As a writer, I have mostly fixated on describing the ways of the world, as opposed to tale-telling or introspective revelations. And it took me close to 50 years to find my voice. All that time, I felt I didn't have a strong enough handle to scoop words out of my simmering mental broth of anxieties about how things were going.
An aching awareness of ways in which the world needs to change inching through me spurred me to make new associations, engage in sporadic activism, clarify what I thought about more and more things, and spawned new urges to write about them. But it was a very slow process that I would not recommend to anyone.
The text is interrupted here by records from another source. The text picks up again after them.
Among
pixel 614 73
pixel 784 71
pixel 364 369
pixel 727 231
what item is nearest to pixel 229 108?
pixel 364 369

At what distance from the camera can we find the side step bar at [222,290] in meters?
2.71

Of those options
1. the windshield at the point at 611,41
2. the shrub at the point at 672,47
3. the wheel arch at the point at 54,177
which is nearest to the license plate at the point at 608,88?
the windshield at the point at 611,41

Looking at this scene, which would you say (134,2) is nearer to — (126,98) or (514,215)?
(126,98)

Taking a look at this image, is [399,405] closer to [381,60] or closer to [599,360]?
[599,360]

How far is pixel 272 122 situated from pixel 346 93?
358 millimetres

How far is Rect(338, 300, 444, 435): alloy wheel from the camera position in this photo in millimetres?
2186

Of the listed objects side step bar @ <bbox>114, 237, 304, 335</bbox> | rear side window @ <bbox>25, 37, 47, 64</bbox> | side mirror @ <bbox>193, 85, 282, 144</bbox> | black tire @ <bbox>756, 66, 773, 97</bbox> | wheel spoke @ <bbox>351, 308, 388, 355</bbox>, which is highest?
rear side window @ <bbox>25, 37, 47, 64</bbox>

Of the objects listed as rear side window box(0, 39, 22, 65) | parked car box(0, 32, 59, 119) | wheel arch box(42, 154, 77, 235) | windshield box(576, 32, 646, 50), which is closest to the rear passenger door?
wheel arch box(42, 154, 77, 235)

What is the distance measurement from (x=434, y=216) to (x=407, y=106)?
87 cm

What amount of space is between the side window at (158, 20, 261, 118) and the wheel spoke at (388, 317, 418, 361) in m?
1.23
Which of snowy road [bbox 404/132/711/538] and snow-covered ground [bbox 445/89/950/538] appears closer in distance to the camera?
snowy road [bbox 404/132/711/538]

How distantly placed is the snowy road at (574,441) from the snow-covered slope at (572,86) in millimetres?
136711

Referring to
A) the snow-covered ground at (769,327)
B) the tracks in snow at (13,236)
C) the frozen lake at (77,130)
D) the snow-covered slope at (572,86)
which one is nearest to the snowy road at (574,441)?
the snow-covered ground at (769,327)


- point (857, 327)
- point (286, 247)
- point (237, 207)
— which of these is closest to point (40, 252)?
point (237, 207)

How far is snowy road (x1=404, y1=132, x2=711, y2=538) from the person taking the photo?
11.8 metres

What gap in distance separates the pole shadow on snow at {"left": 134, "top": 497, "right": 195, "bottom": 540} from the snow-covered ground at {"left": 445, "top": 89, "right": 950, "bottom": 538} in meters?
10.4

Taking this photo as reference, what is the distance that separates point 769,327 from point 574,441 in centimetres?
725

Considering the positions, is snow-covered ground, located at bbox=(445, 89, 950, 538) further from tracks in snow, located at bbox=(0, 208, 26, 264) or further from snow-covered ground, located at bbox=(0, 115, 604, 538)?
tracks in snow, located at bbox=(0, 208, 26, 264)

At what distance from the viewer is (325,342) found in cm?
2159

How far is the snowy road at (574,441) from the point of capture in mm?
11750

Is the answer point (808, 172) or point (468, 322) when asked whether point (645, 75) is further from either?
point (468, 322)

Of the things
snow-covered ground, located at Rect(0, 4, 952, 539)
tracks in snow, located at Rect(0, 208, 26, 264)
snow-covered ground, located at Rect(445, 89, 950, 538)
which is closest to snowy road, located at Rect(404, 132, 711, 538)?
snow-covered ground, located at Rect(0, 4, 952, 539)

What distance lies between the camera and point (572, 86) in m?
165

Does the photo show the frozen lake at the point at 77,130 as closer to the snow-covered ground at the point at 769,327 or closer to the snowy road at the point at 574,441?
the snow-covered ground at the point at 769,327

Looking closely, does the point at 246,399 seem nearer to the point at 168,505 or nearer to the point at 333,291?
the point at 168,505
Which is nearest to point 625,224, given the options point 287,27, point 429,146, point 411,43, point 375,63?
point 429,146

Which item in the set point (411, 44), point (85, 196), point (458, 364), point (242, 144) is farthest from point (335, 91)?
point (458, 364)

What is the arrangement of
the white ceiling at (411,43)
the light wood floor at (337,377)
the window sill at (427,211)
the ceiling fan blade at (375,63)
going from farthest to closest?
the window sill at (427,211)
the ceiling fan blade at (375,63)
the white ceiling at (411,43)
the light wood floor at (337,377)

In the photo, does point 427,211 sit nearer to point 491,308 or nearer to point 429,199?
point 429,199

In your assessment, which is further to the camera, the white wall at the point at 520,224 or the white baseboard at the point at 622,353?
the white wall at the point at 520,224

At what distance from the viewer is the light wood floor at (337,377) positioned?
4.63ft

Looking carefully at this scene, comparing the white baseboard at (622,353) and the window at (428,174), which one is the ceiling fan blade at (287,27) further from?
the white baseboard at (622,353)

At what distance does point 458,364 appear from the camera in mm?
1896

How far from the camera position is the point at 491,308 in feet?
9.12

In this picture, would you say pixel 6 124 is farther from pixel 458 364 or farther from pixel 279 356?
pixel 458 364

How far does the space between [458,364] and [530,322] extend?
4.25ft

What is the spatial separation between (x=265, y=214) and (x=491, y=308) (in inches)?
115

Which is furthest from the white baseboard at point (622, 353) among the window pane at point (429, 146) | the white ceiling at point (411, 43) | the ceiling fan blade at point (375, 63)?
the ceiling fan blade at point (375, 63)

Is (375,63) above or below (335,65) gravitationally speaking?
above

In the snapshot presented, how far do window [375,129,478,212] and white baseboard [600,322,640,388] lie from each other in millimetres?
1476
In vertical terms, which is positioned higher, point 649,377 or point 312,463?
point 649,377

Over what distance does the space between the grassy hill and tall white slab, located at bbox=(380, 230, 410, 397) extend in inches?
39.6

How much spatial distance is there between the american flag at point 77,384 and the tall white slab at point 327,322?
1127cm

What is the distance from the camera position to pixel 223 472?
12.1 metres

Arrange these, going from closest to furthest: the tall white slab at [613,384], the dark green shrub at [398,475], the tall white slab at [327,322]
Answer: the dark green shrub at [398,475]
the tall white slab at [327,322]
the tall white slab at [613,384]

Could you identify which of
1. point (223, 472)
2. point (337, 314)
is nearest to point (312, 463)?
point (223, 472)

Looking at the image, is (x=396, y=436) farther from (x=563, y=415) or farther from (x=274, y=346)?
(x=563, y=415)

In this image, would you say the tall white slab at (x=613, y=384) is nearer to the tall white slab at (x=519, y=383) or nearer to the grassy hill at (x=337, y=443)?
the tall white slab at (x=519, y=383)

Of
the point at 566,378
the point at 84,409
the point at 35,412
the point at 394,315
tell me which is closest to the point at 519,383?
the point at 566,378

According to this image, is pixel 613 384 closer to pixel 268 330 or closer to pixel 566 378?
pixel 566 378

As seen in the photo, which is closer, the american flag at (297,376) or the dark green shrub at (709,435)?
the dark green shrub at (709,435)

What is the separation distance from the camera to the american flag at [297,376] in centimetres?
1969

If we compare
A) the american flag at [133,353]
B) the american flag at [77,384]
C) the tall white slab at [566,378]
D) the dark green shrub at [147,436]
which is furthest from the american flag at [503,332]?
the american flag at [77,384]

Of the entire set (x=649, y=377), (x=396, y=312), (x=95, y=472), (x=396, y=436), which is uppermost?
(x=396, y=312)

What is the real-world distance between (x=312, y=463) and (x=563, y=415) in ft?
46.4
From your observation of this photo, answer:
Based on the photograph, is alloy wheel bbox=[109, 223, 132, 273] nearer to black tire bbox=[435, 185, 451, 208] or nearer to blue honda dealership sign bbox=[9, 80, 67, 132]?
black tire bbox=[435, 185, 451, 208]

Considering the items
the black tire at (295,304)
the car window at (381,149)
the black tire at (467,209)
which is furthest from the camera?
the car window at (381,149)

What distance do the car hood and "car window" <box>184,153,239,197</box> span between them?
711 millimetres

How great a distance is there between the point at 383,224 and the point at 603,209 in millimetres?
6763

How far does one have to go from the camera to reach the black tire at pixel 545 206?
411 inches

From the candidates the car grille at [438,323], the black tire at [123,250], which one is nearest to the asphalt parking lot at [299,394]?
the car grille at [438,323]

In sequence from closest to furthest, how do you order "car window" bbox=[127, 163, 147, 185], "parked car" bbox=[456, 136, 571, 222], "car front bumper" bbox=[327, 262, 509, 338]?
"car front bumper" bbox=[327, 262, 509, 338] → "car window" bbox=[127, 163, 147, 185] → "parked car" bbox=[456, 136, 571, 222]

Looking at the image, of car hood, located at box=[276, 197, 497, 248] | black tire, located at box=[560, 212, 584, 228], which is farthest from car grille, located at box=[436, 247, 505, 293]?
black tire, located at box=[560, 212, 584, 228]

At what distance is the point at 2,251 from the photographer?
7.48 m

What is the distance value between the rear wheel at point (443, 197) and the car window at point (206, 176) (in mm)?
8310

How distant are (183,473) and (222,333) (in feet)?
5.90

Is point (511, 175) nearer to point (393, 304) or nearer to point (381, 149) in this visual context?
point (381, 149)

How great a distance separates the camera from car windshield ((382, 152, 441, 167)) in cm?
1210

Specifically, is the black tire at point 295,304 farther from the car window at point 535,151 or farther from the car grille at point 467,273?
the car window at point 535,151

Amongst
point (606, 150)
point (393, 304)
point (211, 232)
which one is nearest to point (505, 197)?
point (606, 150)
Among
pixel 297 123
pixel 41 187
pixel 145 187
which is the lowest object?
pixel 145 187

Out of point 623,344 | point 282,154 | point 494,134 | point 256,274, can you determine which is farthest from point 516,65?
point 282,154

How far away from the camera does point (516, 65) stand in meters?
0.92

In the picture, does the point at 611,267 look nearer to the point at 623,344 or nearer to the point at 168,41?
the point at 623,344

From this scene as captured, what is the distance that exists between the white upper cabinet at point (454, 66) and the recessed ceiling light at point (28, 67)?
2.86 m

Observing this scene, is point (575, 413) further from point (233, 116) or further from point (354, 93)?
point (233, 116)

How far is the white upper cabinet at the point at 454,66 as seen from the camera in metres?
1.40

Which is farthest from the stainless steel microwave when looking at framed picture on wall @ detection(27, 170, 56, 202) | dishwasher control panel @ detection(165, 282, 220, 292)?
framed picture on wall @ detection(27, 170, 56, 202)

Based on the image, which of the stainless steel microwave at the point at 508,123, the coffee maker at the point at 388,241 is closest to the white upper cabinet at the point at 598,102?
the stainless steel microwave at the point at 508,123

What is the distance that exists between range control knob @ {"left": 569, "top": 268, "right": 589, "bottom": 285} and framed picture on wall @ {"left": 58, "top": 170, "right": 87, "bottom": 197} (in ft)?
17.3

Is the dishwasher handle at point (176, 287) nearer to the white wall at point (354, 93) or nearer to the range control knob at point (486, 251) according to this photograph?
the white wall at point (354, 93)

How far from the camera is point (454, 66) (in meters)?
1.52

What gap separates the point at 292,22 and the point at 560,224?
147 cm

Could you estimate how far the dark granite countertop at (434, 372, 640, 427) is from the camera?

Although I did find a voice and slowly groomed it to be better spoken, I've never had a successful publication aside from some of my scientific papers (which don't count). It seems that I fear success and notoriety. As soon as I started thinking about what my career would look like, in my 20's, I felt a dread of becoming famous for any reason. I still don't know where that came from, but that fear continues to lurk within me.
Then I read an essay
that David Sullivan kindly showed us, Tennessee Williams confessing how his first big success as a playwright nearly finished him off. He was quickly depressed and incapacitated by it, he tells us, until he understood "that not privation but luxury is the wolf at the door & that the fangs of this wolf are all the little vanities & conceits & laxities that Success is heir to---why, then with this knowledge you are at least in a position of knowing where danger lies."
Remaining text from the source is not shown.